The Doctor immediately readjusted his interpretations, and continued upon his mission to dissect the thing more penetratingly.
“What were you alluding to then, pray?”
“‘Pray’: an interesting choice of words; I was actually getting to this exact point. It’s a very religious idea, to love; the highest idea of love is not that of human to human, but of the human to the divine, to God or whatever term is prevalent at the time and place concerned.”
“You have been thinking about this a lot?”
“Yes! A lot!” Carrick laughed.
“Why?”
“Because it affects me all the time, all the time.”
“What’s that?”
“This idea of interaction; the structure it takes on as you live. It is distorted, and I can see how.”
This was a rather arrogant statement for the Doctor’s communicative tastes, but he wanted to understand how it had come to be spoken.
“What is the connection between ideas of piety, ideas of communication and ideas of love?” he asked bluntly.
“We fear God and love, and subordinate ourselves to them, which is a thought. It is a thought with more complex parts, but this central thought is the body or entity which is requiring self-sacrifice to be envisaged as affection.”
“So, the third query, as to how the object of love could possibly benefit from the sacrifice, what is the answer to this, if there is one at all?”
“There isn’t one: God, if there is such a thing, whatever He or She or It is called, does not benefit from self-sacrifice, nor do lovers or friends or our good selves. I think it is a crucial misunderstanding of the human race, that hurting one’s self is admirable and required if we are to prove the validity of what we feel towards another. And this is what I think about a lot these days.

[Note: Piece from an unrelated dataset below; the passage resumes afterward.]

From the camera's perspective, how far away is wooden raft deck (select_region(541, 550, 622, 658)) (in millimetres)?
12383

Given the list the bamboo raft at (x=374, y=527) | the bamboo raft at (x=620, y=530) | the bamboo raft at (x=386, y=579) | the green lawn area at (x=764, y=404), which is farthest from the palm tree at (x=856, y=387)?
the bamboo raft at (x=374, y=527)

“But the thought is persistently overpowering when it comes to our natural survival mechanisms. It is funny then, that piety and love of God – the most extreme form or elevated notion of what love can be – also often demand a sense of self-hatred and obedience. Who benefits from this? Is it the holy people who are the messengers of another world? Or governing bodies which keep power as a result of others’ obedience and, as you say, ideas encouraging them to believe that they are not running their own lives? Who benefits?”
Carrick was asking the questions now, but the Doctor had no answers. He understood that this was a very complex point; three questions alone could open its depths. Complexities such as this had no answers in dictionaries, and could not be resolved by the simple-minded associations of psychoanalytical metaphors or behavioural observation. Carrick had addressed an open-ended problem for the human race, and although the Doctor could identify it as important, he was not the person to help; he was not a healer of that kind or calibre.”